Per-service rollback: revert the stack to inline `nfs {}` and `terragrunt apply`. The data never moved — it's the same NFS path. PV/PVC objects get destroyed by Terraform, pod remounts inline. Takes 1 minute per service.

Full rollback: remove CSI driver and StorageClass from platform stack, revert all stacks. No data impact.

## Risks

1. **`soft` mount I/O errors**: Apps that don't handle I/O errors gracefully may crash instead of hanging. This is strictly better — a crash triggers a restart with a fresh mount, vs hanging forever. But some apps may log noisy errors during brief NFS blips.

2. **PV naming conflicts**: PV names are cluster-global. Must ensure uniqueness. Convention `<service>-<purpose>` handles this.

3. **Terraform state churn**: Each service gains 2 new resources (PV + PVC) and loses the inline volume (implicit, not tracked). The `terragrunt apply` will show resource additions but no deletions (inline volumes aren't separate TF resources). Pod will be recreated.

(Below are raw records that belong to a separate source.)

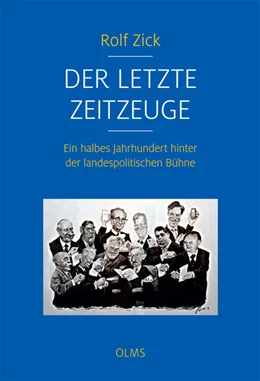 Abbildung von Zick | Der letzte Zeitzeuge | 1. Auflage | 2021 | beck-shop.de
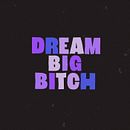 Dream Big B*tch. Een project van Motion Graphics, Animatie, T, pografie, 3D-animatie, Kinetische t y pografie van Estefania Araya - 13.03.2024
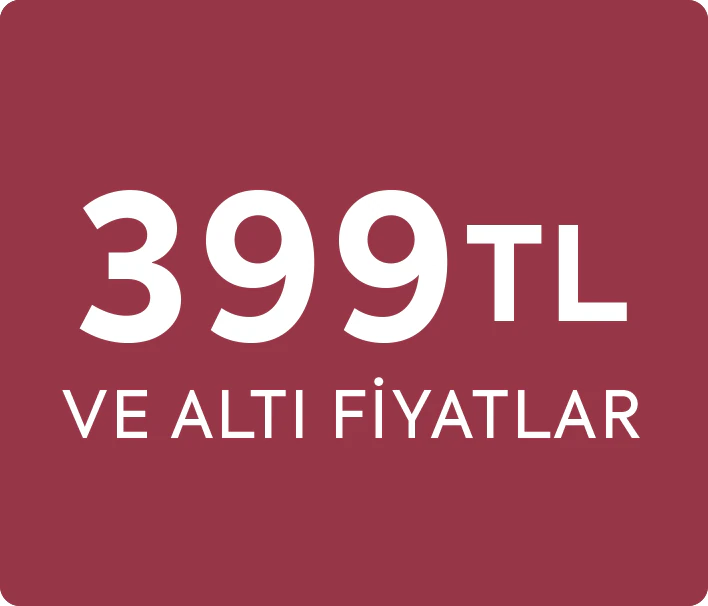 399 TL ve Altı Fiyatlar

4. **CSI driver resource overhead**: ~50MB RAM + 10m CPU per node (5 nodes = ~250MB cluster-wide). Acceptable.

## Success Criteria

- [ ] NFS CSI driver deployed and healthy on all 5 nodes
- [ ] `nfs-truenas` StorageClass created with soft mount options
- [ ] `modules/kubernetes/nfs_volume/` module created and tested
- [ ] All 56 NFS-dependent services migrated from inline to PV/PVC
- [ ] No service downtime beyond a single pod restart during migration
- [ ] Simulated NFS outage (TrueNAS NFS service pause) results in pod restart (not hang)
- [ ] Documentation and skills updated for new pattern